I can socialize and function without sleep, but not after cigars and wine with no sleep, so I couldn’t read the challenging book I’m into right now effectively on the plane (Marisha Pessl—real deal genius), and I felt I probably wouldn’t be writing anything of much value if I were to have broken out the journal (though that’s never stopped me before).
After an hour or so of general blabbing, most of the band was finding sleep. Some opted for the head tilted straight back look, mouths agape and slack-jawed, others curled up and nestled their noses in feculent Air France blankets. Out of sorts, stupefied but not a candidate for sleep, I was reduced to trifling video amusements like playing chess on the computer screen in the seat back in front of me. I played it a couple of what I thought were tough games and lost, but apparently it recalibrated itself to my dullness as I trounced it the next three games, it making moves a chimpanzee wouldn’t. condone.
Next I switched to Who Wants to be a Millionaire, only it was predicated on English common knowledge. I would burn all my lifelines on low-dollar questions having something to do with English school songs or mascots, and then I'd get up to $64,000 and it would start asking me about William of Orange’s lineage or the rules of cricket. It pissed me off, which is how I know that I was insane while on that flight. Getting honestly pissed off at the Who Wants to be a Millionaire game because it’s full of UK-oriented questions is the mark of a madman. After ten rounds of watching myself lose thousands of dollars, I really hit bottom: the Miami Vice movie. Hot chicks, explosions, machine guns, and ten thousand pounds of coke, it was Shakespeare.
It was a long dreary flight, again, though with relatively good food and wonderful flight attendants. That I was unable to make the most of it was entirely my fault. What happened at JFK, however, was not my fault. It was Delta’s fault.
We staggered off the plane in New York City to find that our flight to Manchester, NH had been canceled. Lovely. Delta is facing possible strikes soon, and is also in negotiations for a merger with US Air. When both of those two airlines combine their respective poor service into a single, huge, sucking transportation giant, it could be quite a travel experience.
In the middle of a conversation with a Delta desk clerk about other flights and accommodations, he walked away, went through a door and disappeared. He and a co-worker came out a different door wearing their coats and carrying daypacks. They left and that was it.
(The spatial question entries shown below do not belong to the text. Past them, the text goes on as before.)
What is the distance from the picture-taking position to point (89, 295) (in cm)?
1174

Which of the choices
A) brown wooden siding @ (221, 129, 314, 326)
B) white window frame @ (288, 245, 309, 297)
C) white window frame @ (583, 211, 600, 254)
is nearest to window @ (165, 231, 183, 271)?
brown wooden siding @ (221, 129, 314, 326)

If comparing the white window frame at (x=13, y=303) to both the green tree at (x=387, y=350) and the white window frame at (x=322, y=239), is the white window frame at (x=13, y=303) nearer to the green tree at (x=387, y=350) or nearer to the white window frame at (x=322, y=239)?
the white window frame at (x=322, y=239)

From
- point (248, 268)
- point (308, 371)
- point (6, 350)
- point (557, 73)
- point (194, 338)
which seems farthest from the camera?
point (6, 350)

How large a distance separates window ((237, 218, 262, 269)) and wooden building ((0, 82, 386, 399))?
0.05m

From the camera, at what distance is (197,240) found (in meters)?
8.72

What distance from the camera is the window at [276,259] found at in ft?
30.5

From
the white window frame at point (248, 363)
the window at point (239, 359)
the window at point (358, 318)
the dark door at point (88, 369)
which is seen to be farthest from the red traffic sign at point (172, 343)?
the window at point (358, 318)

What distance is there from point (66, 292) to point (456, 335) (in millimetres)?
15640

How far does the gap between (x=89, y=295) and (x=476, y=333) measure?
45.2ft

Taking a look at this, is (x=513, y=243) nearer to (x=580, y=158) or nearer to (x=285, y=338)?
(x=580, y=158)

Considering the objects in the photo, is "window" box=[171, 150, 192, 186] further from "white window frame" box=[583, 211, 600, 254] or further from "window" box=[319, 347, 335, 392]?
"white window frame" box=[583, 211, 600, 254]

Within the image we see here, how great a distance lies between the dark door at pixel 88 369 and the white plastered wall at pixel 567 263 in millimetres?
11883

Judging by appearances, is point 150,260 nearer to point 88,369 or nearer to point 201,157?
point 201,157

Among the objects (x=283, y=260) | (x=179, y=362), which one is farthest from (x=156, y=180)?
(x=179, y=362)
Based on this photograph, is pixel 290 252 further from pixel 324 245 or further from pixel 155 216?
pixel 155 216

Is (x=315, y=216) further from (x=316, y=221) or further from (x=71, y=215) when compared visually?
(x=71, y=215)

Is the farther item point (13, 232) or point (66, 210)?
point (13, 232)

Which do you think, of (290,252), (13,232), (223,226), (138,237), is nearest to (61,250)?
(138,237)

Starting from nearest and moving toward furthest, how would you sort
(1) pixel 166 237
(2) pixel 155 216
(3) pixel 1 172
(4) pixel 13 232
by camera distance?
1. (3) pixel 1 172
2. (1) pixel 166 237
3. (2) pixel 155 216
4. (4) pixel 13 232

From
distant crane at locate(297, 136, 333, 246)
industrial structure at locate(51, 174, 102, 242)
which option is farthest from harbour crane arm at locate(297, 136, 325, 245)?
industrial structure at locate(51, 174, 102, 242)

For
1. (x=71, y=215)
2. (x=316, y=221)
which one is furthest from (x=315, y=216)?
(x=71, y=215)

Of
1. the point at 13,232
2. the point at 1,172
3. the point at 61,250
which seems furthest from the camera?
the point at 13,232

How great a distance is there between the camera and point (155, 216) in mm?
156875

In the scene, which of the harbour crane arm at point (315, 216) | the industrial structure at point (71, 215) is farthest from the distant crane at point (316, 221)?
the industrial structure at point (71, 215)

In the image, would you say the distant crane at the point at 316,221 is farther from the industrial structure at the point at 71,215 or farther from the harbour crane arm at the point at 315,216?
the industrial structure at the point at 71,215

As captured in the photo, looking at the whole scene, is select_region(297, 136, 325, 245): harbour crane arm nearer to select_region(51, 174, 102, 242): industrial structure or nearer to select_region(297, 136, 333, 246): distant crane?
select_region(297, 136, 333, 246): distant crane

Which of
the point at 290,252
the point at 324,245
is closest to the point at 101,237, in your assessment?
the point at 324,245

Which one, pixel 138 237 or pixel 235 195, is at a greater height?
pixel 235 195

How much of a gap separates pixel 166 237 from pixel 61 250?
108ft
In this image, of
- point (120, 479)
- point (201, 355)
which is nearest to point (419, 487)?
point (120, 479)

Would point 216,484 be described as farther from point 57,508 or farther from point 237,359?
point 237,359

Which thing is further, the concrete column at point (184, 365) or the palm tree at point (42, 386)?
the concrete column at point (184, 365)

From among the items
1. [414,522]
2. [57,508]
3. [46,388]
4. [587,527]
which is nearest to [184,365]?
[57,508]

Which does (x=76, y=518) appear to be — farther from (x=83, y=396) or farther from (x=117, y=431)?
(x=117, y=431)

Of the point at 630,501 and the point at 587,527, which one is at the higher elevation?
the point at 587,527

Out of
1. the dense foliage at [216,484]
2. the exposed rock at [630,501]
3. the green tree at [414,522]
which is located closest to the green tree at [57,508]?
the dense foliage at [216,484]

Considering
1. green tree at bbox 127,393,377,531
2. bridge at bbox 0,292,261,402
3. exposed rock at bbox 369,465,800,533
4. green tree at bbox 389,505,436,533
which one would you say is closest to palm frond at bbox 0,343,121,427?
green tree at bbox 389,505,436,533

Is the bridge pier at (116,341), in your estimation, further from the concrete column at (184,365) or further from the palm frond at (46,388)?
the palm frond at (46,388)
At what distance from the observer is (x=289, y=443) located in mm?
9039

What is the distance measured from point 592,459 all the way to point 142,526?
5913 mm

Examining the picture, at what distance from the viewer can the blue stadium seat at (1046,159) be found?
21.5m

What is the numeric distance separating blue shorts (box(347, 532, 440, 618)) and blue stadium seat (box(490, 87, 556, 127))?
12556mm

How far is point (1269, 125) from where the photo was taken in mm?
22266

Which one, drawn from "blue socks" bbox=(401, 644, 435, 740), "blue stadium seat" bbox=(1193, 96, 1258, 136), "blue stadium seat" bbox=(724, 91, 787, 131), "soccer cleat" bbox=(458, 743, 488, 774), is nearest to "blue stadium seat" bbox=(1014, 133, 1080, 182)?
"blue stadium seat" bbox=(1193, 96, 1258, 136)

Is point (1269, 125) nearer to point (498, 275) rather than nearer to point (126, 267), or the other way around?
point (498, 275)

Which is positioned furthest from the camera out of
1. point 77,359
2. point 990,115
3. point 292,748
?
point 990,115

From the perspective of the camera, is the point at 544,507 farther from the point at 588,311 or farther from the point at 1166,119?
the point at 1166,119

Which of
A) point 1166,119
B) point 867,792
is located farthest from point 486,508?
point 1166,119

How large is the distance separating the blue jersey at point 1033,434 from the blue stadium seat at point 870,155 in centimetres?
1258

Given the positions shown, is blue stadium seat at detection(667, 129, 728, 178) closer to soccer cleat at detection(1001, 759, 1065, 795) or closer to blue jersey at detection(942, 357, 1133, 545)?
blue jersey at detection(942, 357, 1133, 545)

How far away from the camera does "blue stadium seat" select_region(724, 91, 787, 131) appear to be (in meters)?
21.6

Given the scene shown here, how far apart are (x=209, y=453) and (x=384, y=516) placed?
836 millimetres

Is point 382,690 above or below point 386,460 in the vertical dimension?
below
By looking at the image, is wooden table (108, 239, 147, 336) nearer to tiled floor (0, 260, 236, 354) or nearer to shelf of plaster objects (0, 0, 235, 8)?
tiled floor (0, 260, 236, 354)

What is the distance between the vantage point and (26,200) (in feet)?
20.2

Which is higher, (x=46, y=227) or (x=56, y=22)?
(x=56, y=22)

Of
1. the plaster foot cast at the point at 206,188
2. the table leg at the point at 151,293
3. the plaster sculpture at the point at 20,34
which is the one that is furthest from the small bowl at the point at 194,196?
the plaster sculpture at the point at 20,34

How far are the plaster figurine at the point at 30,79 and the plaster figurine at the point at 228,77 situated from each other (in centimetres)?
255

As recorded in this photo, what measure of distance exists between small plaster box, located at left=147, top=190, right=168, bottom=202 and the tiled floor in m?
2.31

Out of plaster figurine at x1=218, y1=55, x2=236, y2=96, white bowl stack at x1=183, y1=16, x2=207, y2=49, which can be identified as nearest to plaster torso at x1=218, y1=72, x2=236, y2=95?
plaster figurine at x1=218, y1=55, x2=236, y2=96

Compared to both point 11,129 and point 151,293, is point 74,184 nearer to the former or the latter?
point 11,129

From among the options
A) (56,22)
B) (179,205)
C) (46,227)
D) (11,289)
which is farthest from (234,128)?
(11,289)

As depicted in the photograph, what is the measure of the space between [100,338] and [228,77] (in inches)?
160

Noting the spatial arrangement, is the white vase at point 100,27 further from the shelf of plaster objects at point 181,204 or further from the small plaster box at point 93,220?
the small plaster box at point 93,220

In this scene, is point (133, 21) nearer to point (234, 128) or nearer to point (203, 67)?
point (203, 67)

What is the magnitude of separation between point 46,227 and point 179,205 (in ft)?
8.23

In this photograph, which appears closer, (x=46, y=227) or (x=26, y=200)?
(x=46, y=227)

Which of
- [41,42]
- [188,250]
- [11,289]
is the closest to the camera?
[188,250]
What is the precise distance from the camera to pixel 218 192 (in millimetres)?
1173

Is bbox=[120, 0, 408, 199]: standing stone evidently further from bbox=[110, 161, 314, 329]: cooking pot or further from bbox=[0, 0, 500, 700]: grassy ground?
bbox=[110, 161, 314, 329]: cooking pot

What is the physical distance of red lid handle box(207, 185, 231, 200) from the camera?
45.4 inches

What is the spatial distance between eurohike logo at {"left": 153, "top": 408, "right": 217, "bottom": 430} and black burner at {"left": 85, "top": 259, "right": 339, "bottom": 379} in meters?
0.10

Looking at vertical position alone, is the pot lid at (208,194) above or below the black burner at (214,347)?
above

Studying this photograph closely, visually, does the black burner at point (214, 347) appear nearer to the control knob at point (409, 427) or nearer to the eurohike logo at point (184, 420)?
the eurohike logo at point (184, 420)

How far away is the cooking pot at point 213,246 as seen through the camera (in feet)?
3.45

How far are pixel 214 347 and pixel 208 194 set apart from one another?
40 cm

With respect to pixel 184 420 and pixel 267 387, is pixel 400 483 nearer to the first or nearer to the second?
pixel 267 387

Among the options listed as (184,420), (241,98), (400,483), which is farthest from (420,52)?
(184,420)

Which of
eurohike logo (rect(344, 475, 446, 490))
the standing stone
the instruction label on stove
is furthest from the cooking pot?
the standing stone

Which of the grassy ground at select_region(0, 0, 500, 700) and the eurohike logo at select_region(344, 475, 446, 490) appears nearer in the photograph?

There was no one else left to talk to at Delta. Three of us left the terminal to go to the ticket counter to try and get some information, and we attempted to get through security again.
There was a little hang-up since we had already been through, and over the course of working it out, we got into a conversation with the security personnel. There was a nice, black Irish-looking young woman who said, “I wouldn’t take a Delta ticket for free. Every night, there’s someone here from Delta, locked out, crying, old people. It’s ridiculous.”
We ended up renting a car and driving about four hours from the city to my city. I think I slept a little in the car, and again, wasn’t much fun company for the unflappable Adriana Giancoli, who drove her sick husband, and two beat up old men all the way from New York to Portsmouth. So the moral of the story is get plenty of rest before you travel and don’t fly Delta.